Here's how I deal during difficult weeks:
  1. Keep easy food on hand. I don't really cook - like, at all. When I'm busy, I make even less effort, which usually results in ordering takeout or buying chips from the bodega down the street & subsequently feeling like utter shit. This week, wary of falling into that old trap, I ran to Target & bought frozen veggie burritos & a few Lean Cuisine pizzas. Are they the healthiest? No, but they're way better than ordering Domino's or binging a bag full of Cheez-Its - & they're just as mindless, so I don't have to put in much effort.
  2. Sneak naps on my lunch breaks: I don't usually take lunch breaks, actually, but on busy weeks, they're a must - & when I've streamlined a meal plan like that, I need less time for lunch, which means lunch breaks become nap breaks. Sometimes even 15 minutes of shut-eye can calm me down & rejuvenate me so I feel ready to get back to work. Perk of working from home!
  3. Don't underestimate the power of a shower. During particularly busy work weeks, I tend to work through times that should include taking a shower & sprucing myself up & becoming a real person. When I do finally take a moment to clean up, the result is almost always a complete 180. Even if it's temporary, it's important. Again: perks of working from home, I guess, though, is it a perk to not have to prioritize personal hygiene?
  4. Find a mindless TV show to binge while I work: I love to keep the TV on (or more specifically, my iPad), while I work, but I can only work through really brainless shows. I just finished the first season of the CW's Riverdale, a sinister take on the Archie comics, & now I'm back to watching season three of The O.C. Oh, & amidst it all, my guilty pleasure Bachelor in Paradise started, so maybe it's my lucky week, after all!

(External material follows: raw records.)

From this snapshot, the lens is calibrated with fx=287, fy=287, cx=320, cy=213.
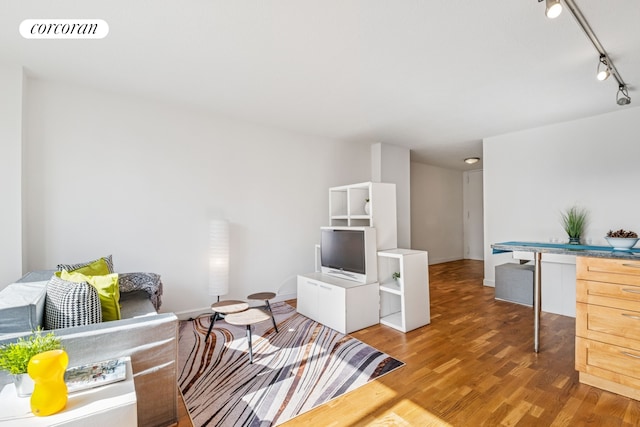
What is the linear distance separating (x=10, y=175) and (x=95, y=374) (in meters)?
2.32

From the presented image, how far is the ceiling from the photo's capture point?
1860 millimetres

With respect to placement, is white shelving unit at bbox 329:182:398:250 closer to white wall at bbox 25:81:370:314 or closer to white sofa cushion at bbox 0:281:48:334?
white wall at bbox 25:81:370:314

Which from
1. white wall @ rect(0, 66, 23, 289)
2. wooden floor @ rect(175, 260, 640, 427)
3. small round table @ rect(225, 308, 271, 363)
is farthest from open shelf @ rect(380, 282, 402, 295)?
white wall @ rect(0, 66, 23, 289)

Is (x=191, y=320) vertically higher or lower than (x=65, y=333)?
lower

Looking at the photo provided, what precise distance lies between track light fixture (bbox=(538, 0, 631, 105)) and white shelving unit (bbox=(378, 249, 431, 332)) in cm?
226

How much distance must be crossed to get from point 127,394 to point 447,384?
2074mm

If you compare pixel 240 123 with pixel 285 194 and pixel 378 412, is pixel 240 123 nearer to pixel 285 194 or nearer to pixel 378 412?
pixel 285 194

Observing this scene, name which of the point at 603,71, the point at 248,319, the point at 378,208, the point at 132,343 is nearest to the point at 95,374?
the point at 132,343

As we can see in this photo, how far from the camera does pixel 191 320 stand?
3533mm

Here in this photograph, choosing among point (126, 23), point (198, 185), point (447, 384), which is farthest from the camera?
point (198, 185)

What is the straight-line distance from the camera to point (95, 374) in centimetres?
140

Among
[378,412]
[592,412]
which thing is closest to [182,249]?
[378,412]

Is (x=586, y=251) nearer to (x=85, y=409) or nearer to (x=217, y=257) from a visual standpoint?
(x=85, y=409)

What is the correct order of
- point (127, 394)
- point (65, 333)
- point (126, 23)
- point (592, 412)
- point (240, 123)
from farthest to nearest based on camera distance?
point (240, 123)
point (126, 23)
point (592, 412)
point (65, 333)
point (127, 394)
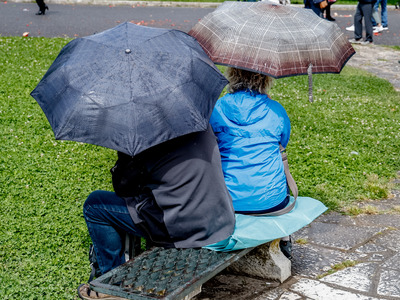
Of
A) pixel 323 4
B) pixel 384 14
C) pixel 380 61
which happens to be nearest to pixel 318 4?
pixel 323 4

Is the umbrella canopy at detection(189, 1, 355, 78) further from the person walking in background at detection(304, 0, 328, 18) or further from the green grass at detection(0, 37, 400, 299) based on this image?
the person walking in background at detection(304, 0, 328, 18)

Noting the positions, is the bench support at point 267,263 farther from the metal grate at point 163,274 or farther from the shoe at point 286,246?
the metal grate at point 163,274

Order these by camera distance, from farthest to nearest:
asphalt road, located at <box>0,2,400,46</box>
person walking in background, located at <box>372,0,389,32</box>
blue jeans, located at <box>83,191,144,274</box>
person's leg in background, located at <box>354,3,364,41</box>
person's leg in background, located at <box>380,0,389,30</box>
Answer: person's leg in background, located at <box>380,0,389,30</box> < person walking in background, located at <box>372,0,389,32</box> < asphalt road, located at <box>0,2,400,46</box> < person's leg in background, located at <box>354,3,364,41</box> < blue jeans, located at <box>83,191,144,274</box>

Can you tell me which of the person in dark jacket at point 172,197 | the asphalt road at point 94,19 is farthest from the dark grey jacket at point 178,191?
the asphalt road at point 94,19

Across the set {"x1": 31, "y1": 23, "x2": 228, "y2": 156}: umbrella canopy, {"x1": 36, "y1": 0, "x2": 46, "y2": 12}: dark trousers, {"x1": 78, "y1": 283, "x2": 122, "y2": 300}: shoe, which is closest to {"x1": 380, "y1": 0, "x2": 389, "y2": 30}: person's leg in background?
{"x1": 36, "y1": 0, "x2": 46, "y2": 12}: dark trousers

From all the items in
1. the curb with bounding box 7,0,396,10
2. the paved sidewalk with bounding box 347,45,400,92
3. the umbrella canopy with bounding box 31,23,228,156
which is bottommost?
the curb with bounding box 7,0,396,10

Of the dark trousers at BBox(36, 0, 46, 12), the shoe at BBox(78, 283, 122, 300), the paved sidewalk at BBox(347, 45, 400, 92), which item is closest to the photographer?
the shoe at BBox(78, 283, 122, 300)

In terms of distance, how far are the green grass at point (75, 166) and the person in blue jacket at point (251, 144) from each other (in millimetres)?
1259

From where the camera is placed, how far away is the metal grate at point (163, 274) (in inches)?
123

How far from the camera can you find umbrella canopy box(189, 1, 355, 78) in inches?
146

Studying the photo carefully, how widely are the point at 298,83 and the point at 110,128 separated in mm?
6914

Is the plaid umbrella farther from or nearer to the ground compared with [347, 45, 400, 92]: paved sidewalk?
farther from the ground

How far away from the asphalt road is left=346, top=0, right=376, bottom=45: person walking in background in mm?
621

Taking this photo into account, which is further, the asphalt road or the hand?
the asphalt road
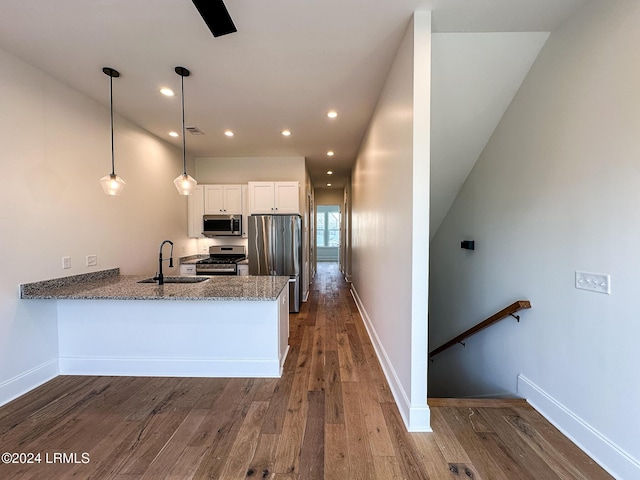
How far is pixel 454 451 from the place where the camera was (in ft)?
5.42

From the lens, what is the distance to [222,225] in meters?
4.82

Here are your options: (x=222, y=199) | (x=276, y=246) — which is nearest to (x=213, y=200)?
(x=222, y=199)

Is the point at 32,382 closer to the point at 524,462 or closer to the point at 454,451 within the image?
the point at 454,451

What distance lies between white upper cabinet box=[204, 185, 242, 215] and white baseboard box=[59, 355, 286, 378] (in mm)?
2849

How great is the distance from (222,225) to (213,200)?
50 cm

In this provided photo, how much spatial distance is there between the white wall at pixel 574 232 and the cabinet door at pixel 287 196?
2870mm

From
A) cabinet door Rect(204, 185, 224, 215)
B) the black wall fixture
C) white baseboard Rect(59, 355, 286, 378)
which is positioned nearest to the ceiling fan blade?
white baseboard Rect(59, 355, 286, 378)

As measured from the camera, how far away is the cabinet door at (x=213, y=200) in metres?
4.88

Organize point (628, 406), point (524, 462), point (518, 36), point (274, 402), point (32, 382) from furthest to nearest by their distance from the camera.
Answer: point (32, 382) < point (274, 402) < point (518, 36) < point (524, 462) < point (628, 406)

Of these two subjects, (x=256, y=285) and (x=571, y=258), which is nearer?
(x=571, y=258)

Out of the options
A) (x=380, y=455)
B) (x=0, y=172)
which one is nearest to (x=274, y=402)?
(x=380, y=455)

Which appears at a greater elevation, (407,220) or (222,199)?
(222,199)

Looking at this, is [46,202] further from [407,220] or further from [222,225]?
[407,220]

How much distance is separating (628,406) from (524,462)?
2.05 ft
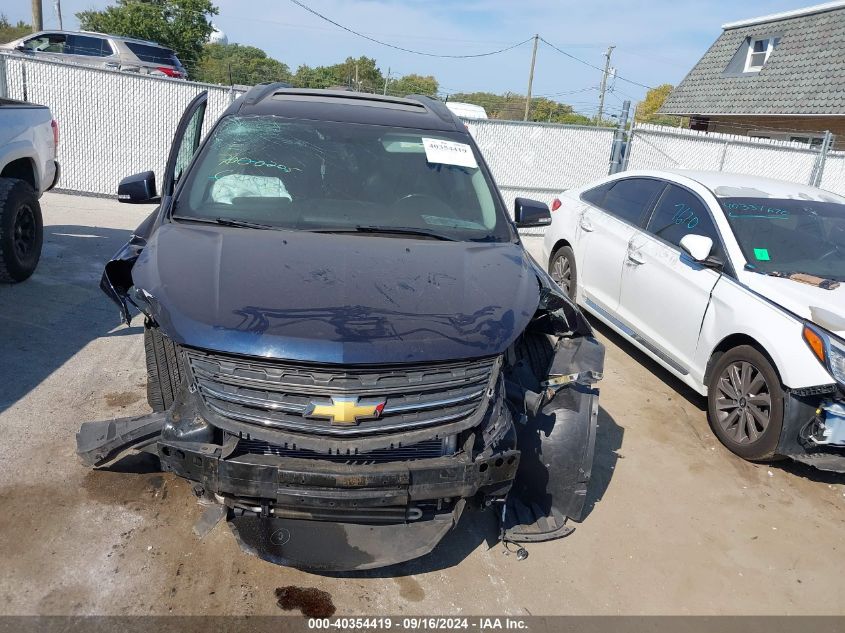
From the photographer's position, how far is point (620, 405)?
17.1ft

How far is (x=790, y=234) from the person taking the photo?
5.11 meters

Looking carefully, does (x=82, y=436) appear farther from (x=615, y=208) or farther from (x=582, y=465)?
(x=615, y=208)

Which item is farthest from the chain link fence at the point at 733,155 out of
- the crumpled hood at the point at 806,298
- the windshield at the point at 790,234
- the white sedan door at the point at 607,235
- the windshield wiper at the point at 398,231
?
the windshield wiper at the point at 398,231

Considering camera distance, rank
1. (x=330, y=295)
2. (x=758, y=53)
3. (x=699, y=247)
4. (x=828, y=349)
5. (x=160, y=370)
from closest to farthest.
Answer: (x=330, y=295)
(x=160, y=370)
(x=828, y=349)
(x=699, y=247)
(x=758, y=53)

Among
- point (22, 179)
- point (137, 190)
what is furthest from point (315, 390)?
point (22, 179)

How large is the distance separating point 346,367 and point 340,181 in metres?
1.57

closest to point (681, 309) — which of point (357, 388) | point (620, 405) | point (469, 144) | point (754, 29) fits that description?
point (620, 405)

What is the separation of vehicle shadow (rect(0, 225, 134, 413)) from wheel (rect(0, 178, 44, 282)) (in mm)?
184

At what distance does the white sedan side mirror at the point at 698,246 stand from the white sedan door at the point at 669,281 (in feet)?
0.55

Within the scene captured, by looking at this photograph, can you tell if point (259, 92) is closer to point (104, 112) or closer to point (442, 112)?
point (442, 112)

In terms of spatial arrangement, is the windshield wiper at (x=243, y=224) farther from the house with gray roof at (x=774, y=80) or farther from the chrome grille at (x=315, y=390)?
the house with gray roof at (x=774, y=80)

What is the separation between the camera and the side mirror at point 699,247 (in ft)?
15.9

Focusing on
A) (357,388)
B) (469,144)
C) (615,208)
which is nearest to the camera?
(357,388)

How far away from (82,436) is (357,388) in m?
1.47
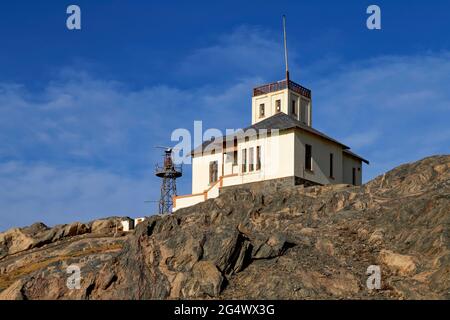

  5. Read a book: During weeks like this, I end of working well beyond standard office hours. Still, I try to take time for myself where I can, even if that just means reading a book during bathroom breaks or for a whopping five minutes before bed. Right now, I'm reading Nathan Englander's What We Talk About When We Talk About Anne Frank, a book of short stories that isn't necessarily light-hearted, but it is incredible, & it feels incredibly appropriate for the times, too. It's nice to get lost in something that's not work.
  6. Seek out support: This might seem like a no-brainer, but I think that I, at least, tend to forget about it or downplay how much it matters, especially when I'm feeling overwhelmed. I tend to think I ought to deal with it by myself - but why? That's what friends, family, & fianc├ęs are for. When someone asks how I'm doing, I am honest without being a whiner or a downer, which opens the line of communication to talk a little bit about where I'm at & get a little bit of support.
  7. Know my limits: I've said no to a few things this week. I said I couldn't take on an additional project request from a colleague; I told Mike I needed to go to bed early instead of doing date night. I haven't bailed on everything, but during weeks like this, I try to pay attention when I'm feeling overextended, recognizing that time is a precious resource when things feel hectic. 
The world's a scary place right now, you guys. Take care of yourself. And tell me: How's your week going? How do you get through particularly busy weeks?